### DOCUMENT EXCERPT

A Yemeni army tank fires at positions of al-Qaida militants near the coastal town of Shaqra, Yemen, last week, in a photo provided by Yemen's Defense Ministry. Yemen's army says it has pushed al-Qaida fighters out of towns in the south.
AP
A Yemeni army tank fires at positions of al-Qaida militants near the coastal town of Shaqra, Yemen, last week, in a photo provided by Yemen's Defense Ministry. Yemen's army says it has pushed al-Qaida fighters out of towns in the south.

Yemen's offensive against al-Qaida has focused on territory in the south of the country that the militants have held for nearly a year. With the backing of the U.S., Yemen's army has cleared al-Qaida and its allies. But many local residents believe the fight is far from over. Kelly McEvers spent several days in southern Yemen and filed this report.

We're in a Yemeni army land cruiser with a shattered windshield. Our destination is the town of Shaqra, the last town in the al-Qaida badlands before the sandy ground turns into mountains.

### ENTRIES PROVIDED
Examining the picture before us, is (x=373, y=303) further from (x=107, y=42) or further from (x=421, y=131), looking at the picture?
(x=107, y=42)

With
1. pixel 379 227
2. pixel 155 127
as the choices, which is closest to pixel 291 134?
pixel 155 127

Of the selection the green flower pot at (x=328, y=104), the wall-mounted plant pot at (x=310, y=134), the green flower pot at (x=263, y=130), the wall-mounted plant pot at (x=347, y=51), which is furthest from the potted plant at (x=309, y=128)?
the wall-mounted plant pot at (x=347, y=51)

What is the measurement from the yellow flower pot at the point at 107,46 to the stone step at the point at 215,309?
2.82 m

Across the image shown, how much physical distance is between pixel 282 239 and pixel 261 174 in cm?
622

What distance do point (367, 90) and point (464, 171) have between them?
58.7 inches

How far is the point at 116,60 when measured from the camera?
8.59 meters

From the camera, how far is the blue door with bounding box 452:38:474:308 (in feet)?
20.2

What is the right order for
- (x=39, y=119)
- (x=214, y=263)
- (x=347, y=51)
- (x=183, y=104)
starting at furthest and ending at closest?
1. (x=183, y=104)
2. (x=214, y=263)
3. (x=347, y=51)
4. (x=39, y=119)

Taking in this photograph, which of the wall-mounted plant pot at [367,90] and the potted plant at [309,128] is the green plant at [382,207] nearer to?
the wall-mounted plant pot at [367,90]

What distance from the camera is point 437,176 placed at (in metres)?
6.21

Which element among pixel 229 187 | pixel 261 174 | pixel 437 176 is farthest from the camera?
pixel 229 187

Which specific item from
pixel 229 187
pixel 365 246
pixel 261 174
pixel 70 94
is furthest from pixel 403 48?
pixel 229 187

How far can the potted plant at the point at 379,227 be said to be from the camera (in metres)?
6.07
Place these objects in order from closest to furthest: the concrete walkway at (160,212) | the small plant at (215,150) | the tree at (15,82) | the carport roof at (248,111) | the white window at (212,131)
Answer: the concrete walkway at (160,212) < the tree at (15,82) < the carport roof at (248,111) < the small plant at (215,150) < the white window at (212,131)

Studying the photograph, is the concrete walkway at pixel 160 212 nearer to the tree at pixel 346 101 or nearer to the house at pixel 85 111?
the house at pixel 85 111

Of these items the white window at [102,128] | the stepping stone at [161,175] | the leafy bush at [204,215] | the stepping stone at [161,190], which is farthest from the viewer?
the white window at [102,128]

### OBJECTIVE
In the report on Yemen's offensive against al-Qaida, rewrite the paragraph beginning "Yemen's offensive against al-Qaida has focused" as a short bulleted list that keeps its main facts. The listing is separate material and is not connected to the report on Yemen's offensive against al-Qaida.

### PROBLEM SOLUTION
- Yemen's offensive has targeted southern territory that al-Qaida militants held for nearly a year.
- Backed by the U.S., Yemen's army has cleared out al-Qaida and its allies.
- Many local residents believe the fight is far from over.
- Kelly McEvers spent several days in southern Yemen and filed this report.